2018/05/13(日) - 14:29
急峻な山を結構なスピードで登るケーブルカーを降りるとそこは霧の中。ジロの到着に合わせるように大粒の雨が降り、稲妻が走り、雷鳴が轟いた。カラパスがエクアドルの歴史を作ったモンテヴェルジネの戦いを振り返ります。
(ピンクの風船はすでにいっぱい割れたけど)ジェラテリアでジロを待つ photo:Kei Tsuji
ディスクブレーキを投入したアダム・ハンセン(オーストラリア、ロット・フィックスオール) photo:Kei Tsuji
野菜市の横にボーラ・ハンスグローエのチームバス photo:Kei Tsuji
セラミックスピードのプーリーはピンク色のジロ仕様 photo:Kei Tsuji
どこか弟キャラのエステバン・チャベス(コロンビア、ミッチェルトン・スコット) photo:Kei Tsuji
今年のジロ・デ・イタリアで、フィニッシュ地点が翌日のスタート地点というステージレースの本来あるべき姿を体現しているのは第7ステージ&第8ステージ、そして第11ステージ&第12ステージの2日間しかない。その他のステージは、フィニッシュ後かスタート前もしくはフィニッシュ後とスタート後に1〜3時間ほどの移動を挟む。移動距離が長ければ長いほどチームの資金力やサポート力に差が出る。
プライア・ア・マーレがジロによく登場するのは市長がロードレース好きということもあるらしい。このイタリア南部のカラブリア州、バリジカータ州、カンパニア州にかけての海沿いの町はどこも国外(主に北ヨーロッパ)からバカンス客が訪れる観光地であり、英語話者の比率が意外に高いのが特長だ。そして物価が安い。
ジロ前半戦を締めくくる2連続山頂フィニッシュで、しかも天候が下り坂なので選手たちの表情は引き締まる。レース序盤は青い海が見え、あまりに美しい風景に「Che spettacolo(なんてスペクタクルなんだ)」と呟きながら走る選手もいたが、目指す先には巨大な積乱雲が佇んでいた。

• 必須課題:
#1 提示文章の「2018/05/13(日) - 14:29」と「は巨大な積乱雲が佇んでいた。」の間を、両端の語句も含めて一字一句変えずに出力してください。
#2 エントリのうち、文字列「left」を含む行をすべて、手を加えずに報告してください。
提示文章とエントリは互いに無関係です。

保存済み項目

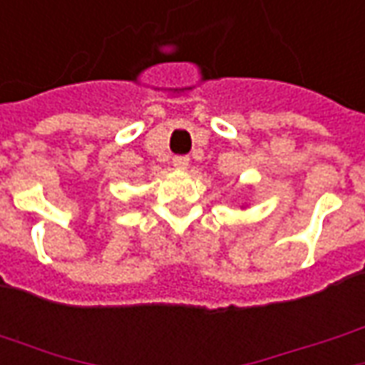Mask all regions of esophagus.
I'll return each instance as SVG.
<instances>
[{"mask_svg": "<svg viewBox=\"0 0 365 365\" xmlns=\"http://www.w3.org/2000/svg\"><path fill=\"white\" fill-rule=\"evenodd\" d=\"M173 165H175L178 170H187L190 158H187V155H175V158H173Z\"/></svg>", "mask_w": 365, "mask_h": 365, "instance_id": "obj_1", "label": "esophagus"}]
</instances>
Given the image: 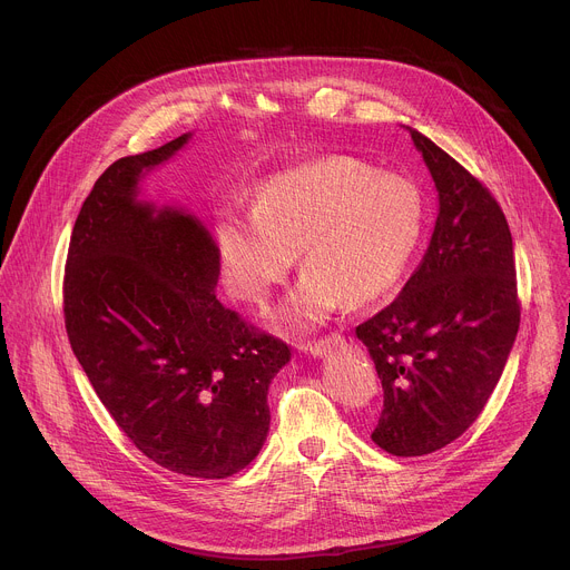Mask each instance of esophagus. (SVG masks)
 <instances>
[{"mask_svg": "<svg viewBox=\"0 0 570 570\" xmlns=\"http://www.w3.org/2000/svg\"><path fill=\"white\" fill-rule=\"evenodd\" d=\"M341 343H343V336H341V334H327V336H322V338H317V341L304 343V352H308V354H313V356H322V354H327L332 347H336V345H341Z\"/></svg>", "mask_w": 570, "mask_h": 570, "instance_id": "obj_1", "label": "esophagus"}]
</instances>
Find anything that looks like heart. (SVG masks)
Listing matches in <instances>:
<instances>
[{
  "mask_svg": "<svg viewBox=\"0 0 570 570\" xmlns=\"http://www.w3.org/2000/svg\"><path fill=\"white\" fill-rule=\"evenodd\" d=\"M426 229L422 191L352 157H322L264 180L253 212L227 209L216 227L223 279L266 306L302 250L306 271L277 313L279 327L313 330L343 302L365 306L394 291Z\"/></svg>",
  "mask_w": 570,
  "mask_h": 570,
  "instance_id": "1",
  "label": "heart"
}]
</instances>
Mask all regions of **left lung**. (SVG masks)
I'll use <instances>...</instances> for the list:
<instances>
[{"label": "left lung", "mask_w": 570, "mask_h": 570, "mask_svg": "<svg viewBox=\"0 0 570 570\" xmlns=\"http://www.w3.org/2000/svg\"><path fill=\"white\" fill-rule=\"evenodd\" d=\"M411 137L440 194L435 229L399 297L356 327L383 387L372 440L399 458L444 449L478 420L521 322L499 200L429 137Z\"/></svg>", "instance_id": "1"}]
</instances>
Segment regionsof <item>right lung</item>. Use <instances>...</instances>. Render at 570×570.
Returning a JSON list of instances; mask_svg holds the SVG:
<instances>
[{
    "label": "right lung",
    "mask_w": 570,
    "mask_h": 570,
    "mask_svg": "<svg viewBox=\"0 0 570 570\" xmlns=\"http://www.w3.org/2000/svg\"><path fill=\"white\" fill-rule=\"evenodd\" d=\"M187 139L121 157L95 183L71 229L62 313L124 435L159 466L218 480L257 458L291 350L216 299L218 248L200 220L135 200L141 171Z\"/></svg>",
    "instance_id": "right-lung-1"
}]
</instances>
* * *
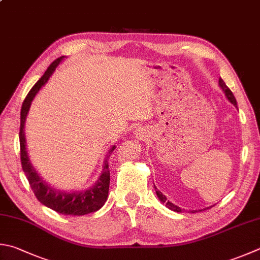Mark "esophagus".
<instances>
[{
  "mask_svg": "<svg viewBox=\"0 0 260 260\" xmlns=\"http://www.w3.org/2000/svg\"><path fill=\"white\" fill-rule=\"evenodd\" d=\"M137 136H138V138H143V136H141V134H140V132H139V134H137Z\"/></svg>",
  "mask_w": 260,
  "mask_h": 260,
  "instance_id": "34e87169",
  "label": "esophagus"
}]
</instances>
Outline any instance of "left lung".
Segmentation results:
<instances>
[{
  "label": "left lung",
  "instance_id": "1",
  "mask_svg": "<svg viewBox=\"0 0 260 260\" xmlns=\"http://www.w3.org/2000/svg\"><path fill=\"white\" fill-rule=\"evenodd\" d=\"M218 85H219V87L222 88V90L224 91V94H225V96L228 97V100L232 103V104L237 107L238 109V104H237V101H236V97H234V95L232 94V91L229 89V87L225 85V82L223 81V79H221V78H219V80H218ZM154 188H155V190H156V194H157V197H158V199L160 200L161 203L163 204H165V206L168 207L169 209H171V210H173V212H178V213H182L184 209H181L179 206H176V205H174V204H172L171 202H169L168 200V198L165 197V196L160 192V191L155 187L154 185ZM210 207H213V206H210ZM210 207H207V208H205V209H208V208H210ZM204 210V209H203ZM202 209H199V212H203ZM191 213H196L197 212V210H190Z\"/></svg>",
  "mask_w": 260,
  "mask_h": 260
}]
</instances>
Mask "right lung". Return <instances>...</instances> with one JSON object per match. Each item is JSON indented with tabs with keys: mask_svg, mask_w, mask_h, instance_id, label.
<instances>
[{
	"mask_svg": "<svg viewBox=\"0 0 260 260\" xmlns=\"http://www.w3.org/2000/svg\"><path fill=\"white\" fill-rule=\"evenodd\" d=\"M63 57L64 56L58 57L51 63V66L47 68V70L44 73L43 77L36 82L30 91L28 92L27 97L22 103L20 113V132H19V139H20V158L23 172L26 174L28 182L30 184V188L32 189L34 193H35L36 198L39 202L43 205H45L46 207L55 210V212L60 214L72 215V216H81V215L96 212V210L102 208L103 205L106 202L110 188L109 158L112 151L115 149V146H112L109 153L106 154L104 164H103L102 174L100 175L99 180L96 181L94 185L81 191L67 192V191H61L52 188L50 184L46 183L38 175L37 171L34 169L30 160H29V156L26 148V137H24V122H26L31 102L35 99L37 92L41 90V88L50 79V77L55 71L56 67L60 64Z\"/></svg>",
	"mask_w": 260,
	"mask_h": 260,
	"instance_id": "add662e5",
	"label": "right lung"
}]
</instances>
--
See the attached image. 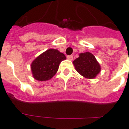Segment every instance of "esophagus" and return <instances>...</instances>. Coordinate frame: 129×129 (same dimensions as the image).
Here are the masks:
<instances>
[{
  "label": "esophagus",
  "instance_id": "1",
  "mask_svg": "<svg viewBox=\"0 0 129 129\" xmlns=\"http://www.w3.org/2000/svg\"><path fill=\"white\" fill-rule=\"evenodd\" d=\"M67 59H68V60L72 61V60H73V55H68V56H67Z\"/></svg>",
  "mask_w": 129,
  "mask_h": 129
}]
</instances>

• 課題の解答:
#1
2018/05/13(日) - 14:29
急峻な山を結構なスピードで登るケーブルカーを降りるとそこは霧の中。ジロの到着に合わせるように大粒の雨が降り、稲妻が走り、雷鳴が轟いた。カラパスがエクアドルの歴史を作ったモンテヴェルジネの戦いを振り返ります。
(ピンクの風船はすでにいっぱい割れたけど)ジェラテリアでジロを待つ photo:Kei Tsuji
ディスクブレーキを投入したアダム・ハンセン(オーストラリア、ロット・フィックスオール) photo:Kei Tsuji
野菜市の横にボーラ・ハンスグローエのチームバス photo:Kei Tsuji
セラミックスピードのプーリーはピンク色のジロ仕様 photo:Kei Tsuji
どこか弟キャラのエステバン・チャベス(コロンビア、ミッチェルトン・スコット) photo:Kei Tsuji
今年のジロ・デ・イタリアで、フィニッシュ地点が翌日のスタート地点というステージレースの本来あるべき姿を体現しているのは第7ステージ&第8ステージ、そして第11ステージ&第12ステージの2日間しかない。その他のステージは、フィニッシュ後かスタート前もしくはフィニッシュ後とスタート後に1〜3時間ほどの移動を挟む。移動距離が長ければ長いほどチームの資金力やサポート力に差が出る。
プライア・ア・マーレがジロによく登場するのは市長がロードレース好きということもあるらしい。このイタリア南部のカラブリア州、バリジカータ州、カンパニア州にかけての海沿いの町はどこも国外(主に北ヨーロッパ)からバカンス客が訪れる観光地であり、英語話者の比率が意外に高いのが特長だ。そして物価が安い。
ジロ前半戦を締めくくる2連続山頂フィニッシュで、しかも天候が下り坂なので選手たちの表情は引き締まる。レース序盤は青い海が見え、あまりに美しい風景に「Che spettacolo(なんてスペクタクルなんだ)」と呟きながら走る選手もいたが、目指す先には巨大な積乱雲が佇んでいた。

#2
Mask all regions of **left lung**. (SVG masks)
[{"label": "left lung", "mask_w": 570, "mask_h": 570, "mask_svg": "<svg viewBox=\"0 0 570 570\" xmlns=\"http://www.w3.org/2000/svg\"><path fill=\"white\" fill-rule=\"evenodd\" d=\"M411 137L440 194L435 229L399 297L356 327L383 387L372 440L399 458L444 449L478 420L521 322L499 200L429 137Z\"/></svg>", "instance_id": "1"}]
Outline any instance of "left lung".
  "label": "left lung",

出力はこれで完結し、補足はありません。